Model railroaders share ‘own world’ during their traditional holiday show

This slideshow requires JavaScript.

UNION COUNTY, NJ — A train dispatcher yelled out to Rich Laube that he could depart from the Pullman terminal.
“East track or west?” Laube asked as he held a remote to direct his train.
“East, please,” the dispatcher yelled back.

The two weren’t directing actual trains. They were operating model trains along a scale rail system inside the A. Paul Mallery Model Railroad Center in Union recently.

The Model Railroad Club is nestled behind the The Home Depot on U.S. Route 22, and members meet there every Tuesday night for operating sessions; it is open to the public every Saturday. The inside of the railroad center is a whole different world: handmade trees line elaborate plaster hills, and about 20 miles of metal tracks wind through re-creations of notable stations in the region.

“We’re building a world,” Laube said as he pulled up a huge poster board of a master plan for the 11,000 square-foot facility. “Our own world.”
Soon, the scenery in the railroad center will be transformed for the club’s annual Holiday Sound and Light Show, which has been an area holiday tradition since the 1980s.

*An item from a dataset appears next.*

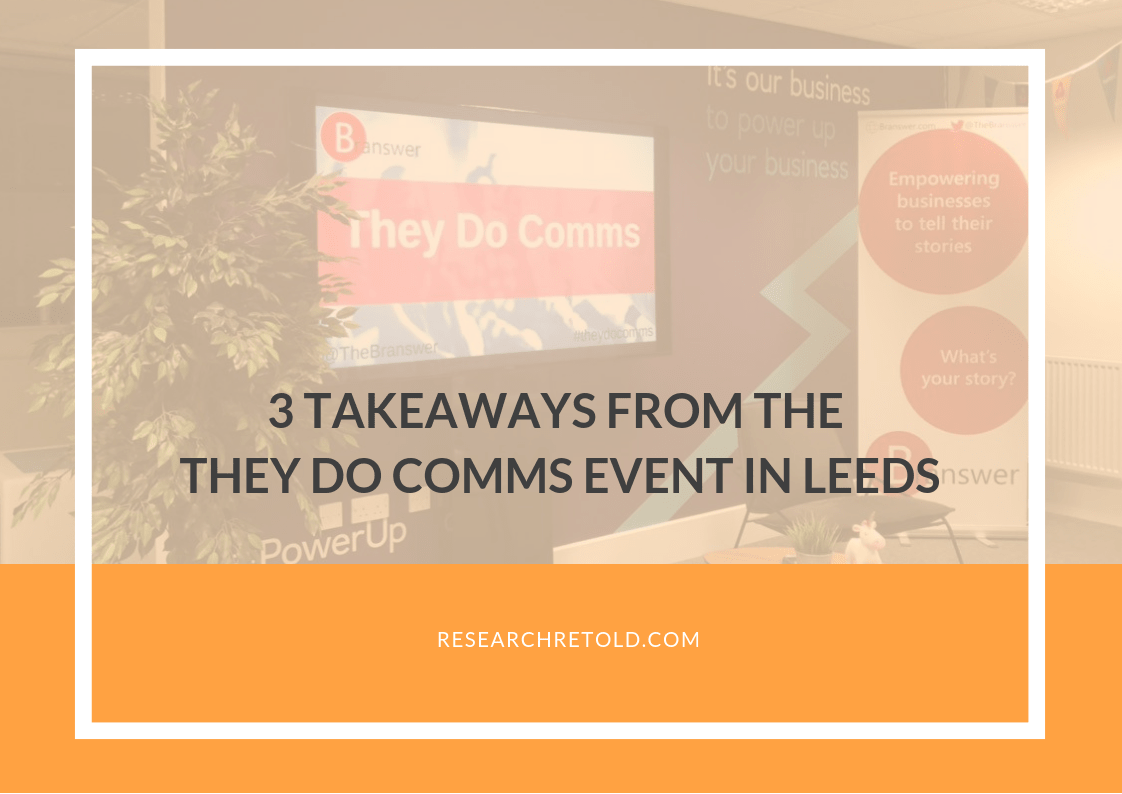 Three Takeaways from the #TheyDoComms Event in Leeds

It kicks off Friday, Nov. 24, and will run for three successive weekends on Fridays, Saturdays and Sundays through Dec. 10, featuring a tree, lighting effects and narration. The railroad center, one of the largest in North America, is considered part of the Union County’s Lenape Park. The county owns the building but the club is responsible for maintaining, designing and operating the space and pays for its operations through member dues, shows, donations and sales from the gift shop.

The club was founded in 1949 by Paul Mallery, after whom the facility was named when it opened in 1971.
“He was really one of the pioneers of the hobby and he founded the club in his basement,” Railroad Club President Tim McCollum said of Mallery.

For McCollum, who has been a member for three years, working with trains is more than just a hobby.
“To me it’s really one of the passions in my life,” McCollum said. “People like baseball, I like trains. There’s an art to it and there’s also a science to it.”

Members do a lot more than operate the trains during their gatherings. They learn and utilize engineering, carpentry, architecture and even storytelling skills.

The club expanded the building in the early 2000s, and it is now being used to design and construct another elaborate layout that will essentially double the size of the exhibit. It gives members more to do for years, considering the first half of the facility took about 30 years to design and create.

Laube, a club member since the 1960s, was painstakingly laying down wood work, ties, rails and miniscule spikes for the rail bed during his during an early part of the recent meeting. For him, it’s simply “challenging.”

The rail system is modelled after railroads in the 1950s. The members used original blueprints of some stations to construct their HO — or 1:87 scale — models. Models of stations in Bernardsville; Kenilworth; Trenton; Jim Thorpe, Pa., and Gilberton, Pa., are among those they’ve recreated. The lower level of the facility, hidden by the massive platform, is an intricate layout of wires and and control panels. Just as much work goes into the underside infrastructure as on the scenic landscape above it.

The club has about 100 members, McCollum said, ranging from young to old. Carlin Greenfield, 17, said he’s been interested in trains since he was about 12 years old, after his dad got his hands on a model train set.

“I love having people who I talk to,” Greenfield said as he sat at the underground control panel. “I love that I come in and it’s as much a community as it is an operations thing. I’m friends with the guys I work with, which is something not a lot of people get to say.”
The club has been around for 68 years, and in the era of cellphones and video games, members say it’s still a relevant hobby, even for young people.

“It may not be to the level that it used to be in the ‘50s or ‘60s,” said Bob Nalbone, a former president of the club who’s been a member for 21 years. “But I like to tell everybody, ‘you’re looking at the original virtual reality game. It’s three-dimensional and you’re in the middle of it.’”
Tickets may be purchased on the club’s website at www.themodelrailroadclub.org/advance-show-tickets/.